Resumen de Analysis of the molecular function of kazrin in endosomal trafficking
Endocytosis and endosomal trafficking are of central meaning in all eukaryotic cells. It enables cells to rapidly modify their surface exposure of signalling complexes, nutrient and ion transporters, to maintain the homeostasis of lipids and proteins, to distribute internalized material within the cell, and to initiate and maintain cell motility, among others. Hence, the endocytic uptake and transport processes can regulate the capacity of the cell to sample and react to with their environment.
This thesis focused on the study of kazrin C, a human protein originally identified in our group, whose overexpression interferes with clathrin-mediated endocytosis (CME), one of the best studied endocytic pathways. Preliminary experiments demonstrated that kazrin C interacts with the clathrinassociated machinery from rat brain extracts. Further, that data indicated that depletion of kazrin accelerates CME and recycling of the widely used endocytic marker transferrin (Tfn), whereas it impairs arrival of internalized Tfn to the perinuclear endosomal recycling compartment (ERC). Last, initial experiments suggested that kazrin might localized to sorting endosomes (SE), together with rab4, γ-adaptin and EHD3.

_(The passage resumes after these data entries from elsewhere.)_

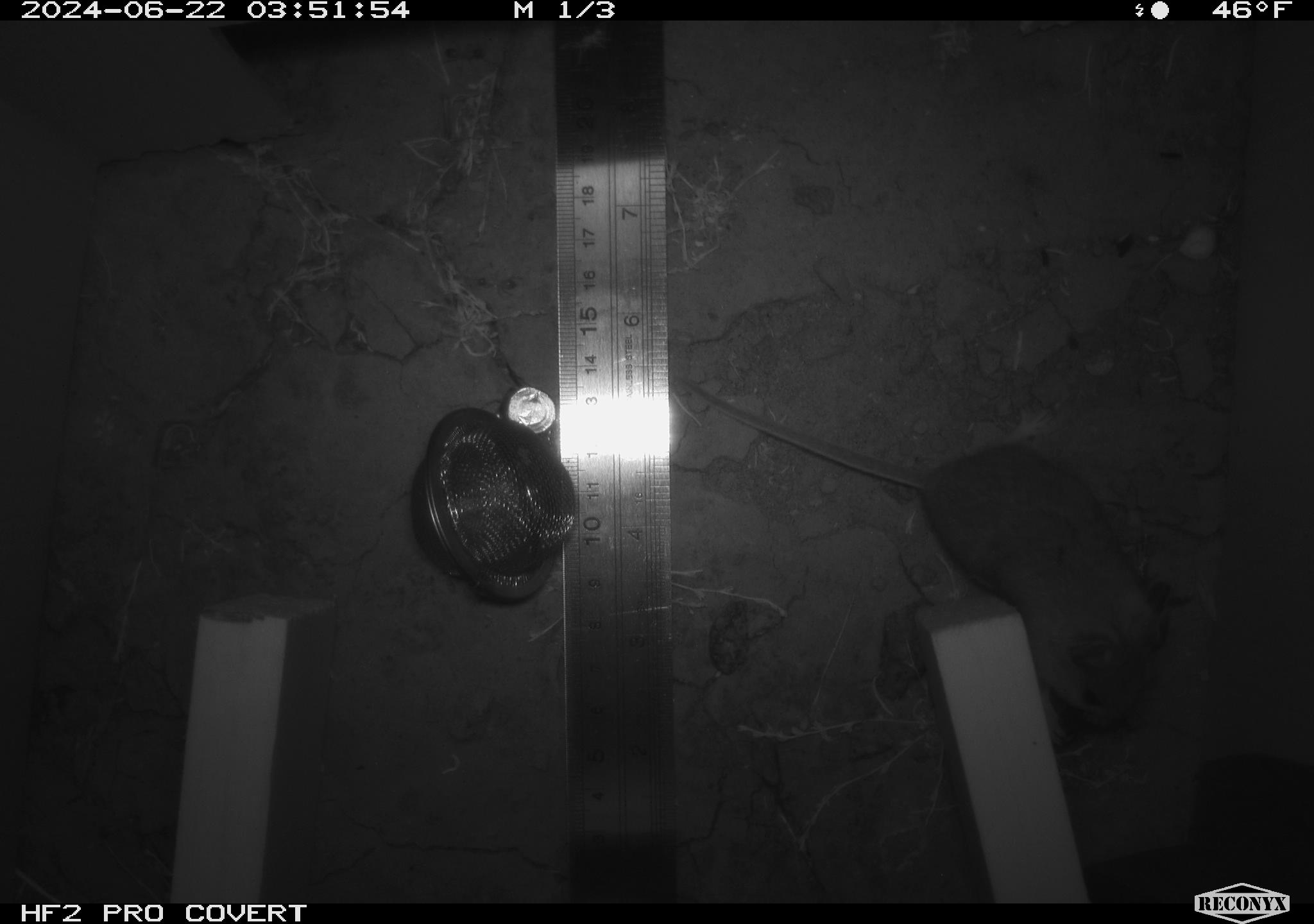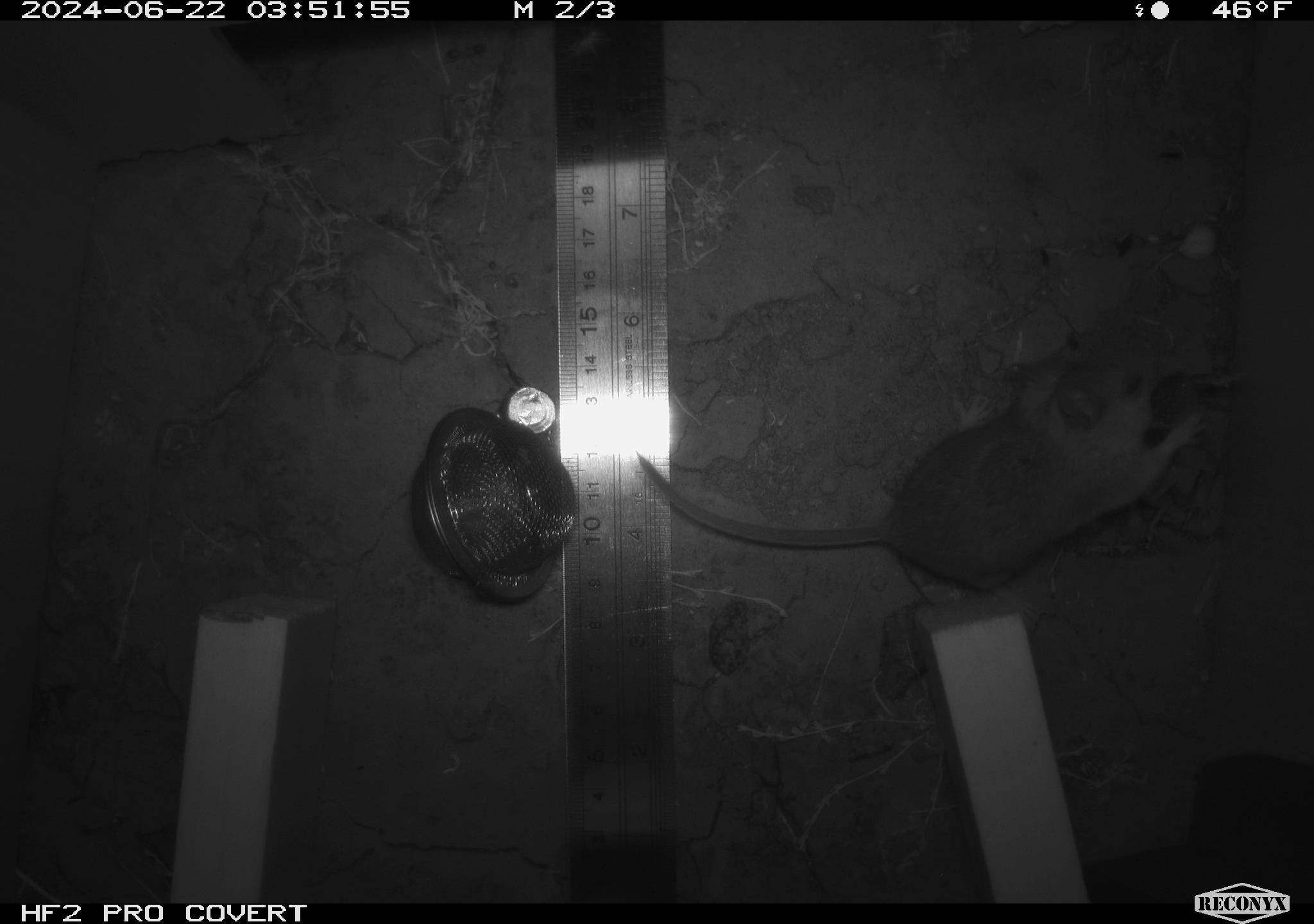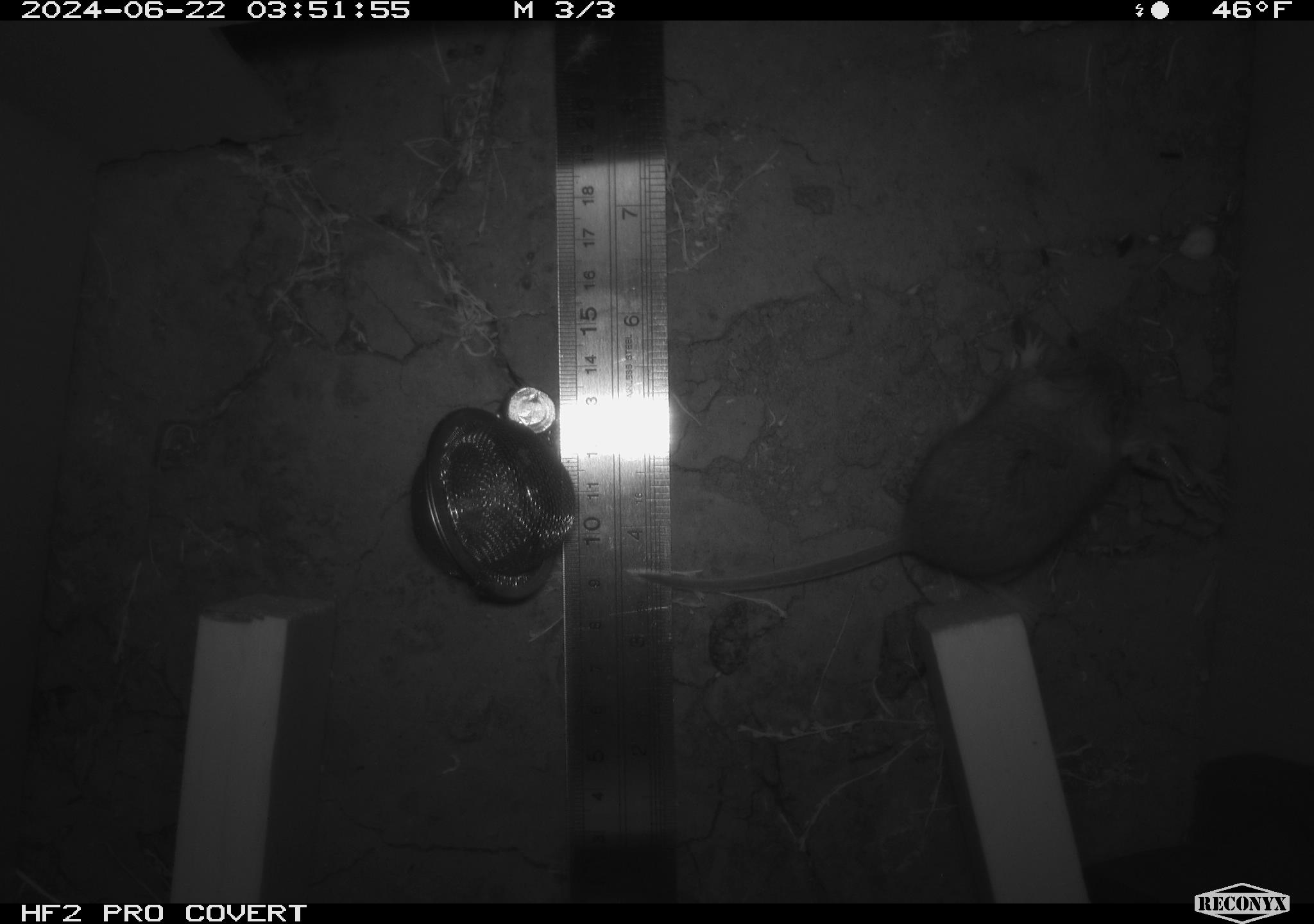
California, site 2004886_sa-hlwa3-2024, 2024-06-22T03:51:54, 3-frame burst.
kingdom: Animalia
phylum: Chordata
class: Mammalia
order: Rodentia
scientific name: Rodentia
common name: mouse species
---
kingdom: Animalia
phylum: Chordata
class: Reptilia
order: Squamata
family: Phrynosomatidae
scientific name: Phrynosomatidae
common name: phrynosomatid lizards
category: phrynosomatidae family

The work presented here confirmed the previously observed effects in Tfn uptake and endocytic trafficking upon kazrin depletion. Further, subcellular fractionation experiments biochemically reinforced the view that a fraction of kazrin is localized to endosomal compartments. Consistently also, transfected GFP-kazrin could be seen forming subdomains on YFP-rab4 positive endosomes in living cells. Further, we provide biochemical evidence indicating that kazrin C directly interacts with clathrin and the clathrin adaptor AP-1, which together with rab4b, have been implicated in the transport between the sorting and recycling endosomes, similar to kazrin. Finally, we found that kazrin co-localize with endosomal actin and that it directly interacts with the Arp2/3 complex and WASH, the main the activator of the Arp2/3 complex on endosomal membranes. Both, depletion and overexpression of kazrin resulted in accumulation of endosomal actin. The data suggest that kazrin might inhibit cytosolic WASH, but upon activation, it might induce WASH-dependent actin polymerization on AP-1 and clathrin-enriched endosomal subdomains, promoting the formation or fission of transport intermediates between the sorting and recycling compartments.
Altogether, the results indicated a role for kazrin at the sorting endosomal recycling trafficking crossroad, favouring transport towards the ERC together with clathrin and AP-1, versus the short loop recycling path to the plasma membrane. At the molecular level, the data suggest kazrin might control the balance of WASH-induced actin polymerization on either retromer or clathrin-enriched endosomal subdomains.